[<prev] [next>] [<thread-prev] [thread-next>] [day] [month] [year] [list]
Message-ID: <mhng-0770bfe6-73bd-4b8a-9fa7-142ed95a6974@palmer-si-x1c4>
Date: Fri, 25 Jan 2019 12:21:07 -0800 (PST)
From: Palmer Dabbelt <palmer@...ive.com>
To: bjorn.topel@...il.com, Jim Wilson <jimw@...ive.com>
CC: Christoph Hellwig <hch@...radead.org>,
linux-riscv@...ts.infradead.org, davidlee@...ive.com,
daniel@...earbox.net, netdev@...r.kernel.org
Subject: Re: [RFC PATCH 1/3] riscv: set HAVE_EFFICIENT_UNALIGNED_ACCESS
On Tue, 15 Jan 2019 08:06:47 PST (-0800), bjorn.topel@...il.com wrote:
> Den tis 15 jan. 2019 kl 16:39 skrev Christoph Hellwig <hch@...radead.org>:
>>
>> Hmm, while the RISC-V spec requires misaligned load/store support,
>> who says they are efficient? Maybe add a little comment that says
>> on which cpus they are efficient.
>
> Good point! :-) I need to check how other architectures does this.
> Enabling it for *all* RV64 is probably not correct.

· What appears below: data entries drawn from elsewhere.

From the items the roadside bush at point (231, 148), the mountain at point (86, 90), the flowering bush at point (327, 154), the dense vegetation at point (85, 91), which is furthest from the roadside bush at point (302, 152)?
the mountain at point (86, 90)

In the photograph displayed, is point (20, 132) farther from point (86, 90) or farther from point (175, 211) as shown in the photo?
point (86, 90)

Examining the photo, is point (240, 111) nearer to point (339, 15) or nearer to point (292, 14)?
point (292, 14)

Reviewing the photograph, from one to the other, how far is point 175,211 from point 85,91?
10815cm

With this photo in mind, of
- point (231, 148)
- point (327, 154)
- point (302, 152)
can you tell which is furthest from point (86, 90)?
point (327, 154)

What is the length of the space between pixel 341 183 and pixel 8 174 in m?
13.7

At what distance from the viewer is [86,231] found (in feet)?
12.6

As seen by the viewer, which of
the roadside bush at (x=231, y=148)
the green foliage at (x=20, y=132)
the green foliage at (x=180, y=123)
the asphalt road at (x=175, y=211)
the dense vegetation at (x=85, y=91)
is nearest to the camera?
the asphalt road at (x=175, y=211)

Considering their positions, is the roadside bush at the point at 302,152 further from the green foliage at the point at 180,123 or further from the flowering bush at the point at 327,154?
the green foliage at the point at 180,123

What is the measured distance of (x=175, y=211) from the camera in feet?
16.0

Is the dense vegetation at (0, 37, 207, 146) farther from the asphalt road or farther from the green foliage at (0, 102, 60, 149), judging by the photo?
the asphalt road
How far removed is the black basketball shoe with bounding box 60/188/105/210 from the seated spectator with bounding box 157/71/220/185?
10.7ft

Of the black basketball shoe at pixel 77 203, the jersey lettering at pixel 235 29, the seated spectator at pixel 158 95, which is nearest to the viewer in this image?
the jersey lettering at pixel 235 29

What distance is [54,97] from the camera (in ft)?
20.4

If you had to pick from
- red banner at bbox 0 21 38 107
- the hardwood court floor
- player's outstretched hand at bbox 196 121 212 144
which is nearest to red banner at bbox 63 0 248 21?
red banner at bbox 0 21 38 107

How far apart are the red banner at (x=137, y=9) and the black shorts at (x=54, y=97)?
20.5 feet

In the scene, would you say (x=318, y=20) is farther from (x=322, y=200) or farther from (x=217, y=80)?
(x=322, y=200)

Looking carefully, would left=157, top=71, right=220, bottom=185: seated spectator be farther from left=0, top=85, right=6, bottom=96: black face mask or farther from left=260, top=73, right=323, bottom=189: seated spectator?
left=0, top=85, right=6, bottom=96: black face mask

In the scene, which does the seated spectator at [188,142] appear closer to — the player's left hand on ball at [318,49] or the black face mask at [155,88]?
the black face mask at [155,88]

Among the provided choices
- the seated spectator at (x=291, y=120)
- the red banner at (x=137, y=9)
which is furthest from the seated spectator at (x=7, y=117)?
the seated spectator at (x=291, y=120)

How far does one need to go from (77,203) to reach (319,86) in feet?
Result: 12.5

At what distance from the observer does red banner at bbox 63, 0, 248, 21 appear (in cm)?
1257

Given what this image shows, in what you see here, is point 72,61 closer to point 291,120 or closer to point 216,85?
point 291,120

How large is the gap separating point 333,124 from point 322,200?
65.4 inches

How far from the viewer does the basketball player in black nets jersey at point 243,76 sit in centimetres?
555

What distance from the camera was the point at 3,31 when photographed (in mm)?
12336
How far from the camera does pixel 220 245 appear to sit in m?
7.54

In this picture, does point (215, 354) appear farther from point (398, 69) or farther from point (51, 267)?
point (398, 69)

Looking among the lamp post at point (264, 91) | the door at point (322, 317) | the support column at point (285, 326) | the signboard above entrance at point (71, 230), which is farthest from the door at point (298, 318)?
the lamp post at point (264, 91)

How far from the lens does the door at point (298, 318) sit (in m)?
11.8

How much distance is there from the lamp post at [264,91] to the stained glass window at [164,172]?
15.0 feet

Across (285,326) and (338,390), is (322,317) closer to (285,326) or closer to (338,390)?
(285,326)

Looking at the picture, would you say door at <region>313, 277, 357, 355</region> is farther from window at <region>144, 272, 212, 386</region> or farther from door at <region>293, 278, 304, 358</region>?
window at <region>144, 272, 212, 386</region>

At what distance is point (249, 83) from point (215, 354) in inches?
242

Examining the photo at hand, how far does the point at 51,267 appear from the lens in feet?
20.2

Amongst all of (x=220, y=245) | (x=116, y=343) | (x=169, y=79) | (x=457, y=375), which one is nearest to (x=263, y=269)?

RISC-V mandates that misaligned memory accesses execute correctly in S-mode,
but allow them to be trapped and emulated in M-mode. As a result they can be
quite slow. Every microarchitecture I know of traps misaligned accesses into
M-mode, so for now we're probably safe just unconditionally saying they're
slow.
GCC does have a tuning parameter that says "are misaligned accesses fast?" that
we set depending on -mtune, but it doesn't appear to be exposed as a
preprocessor macro. I think it's probably best to just expose the tuning
parameter as a macro so software that needs to know this has one standard way
of doing it.
Jim, would you be opposed to something like this?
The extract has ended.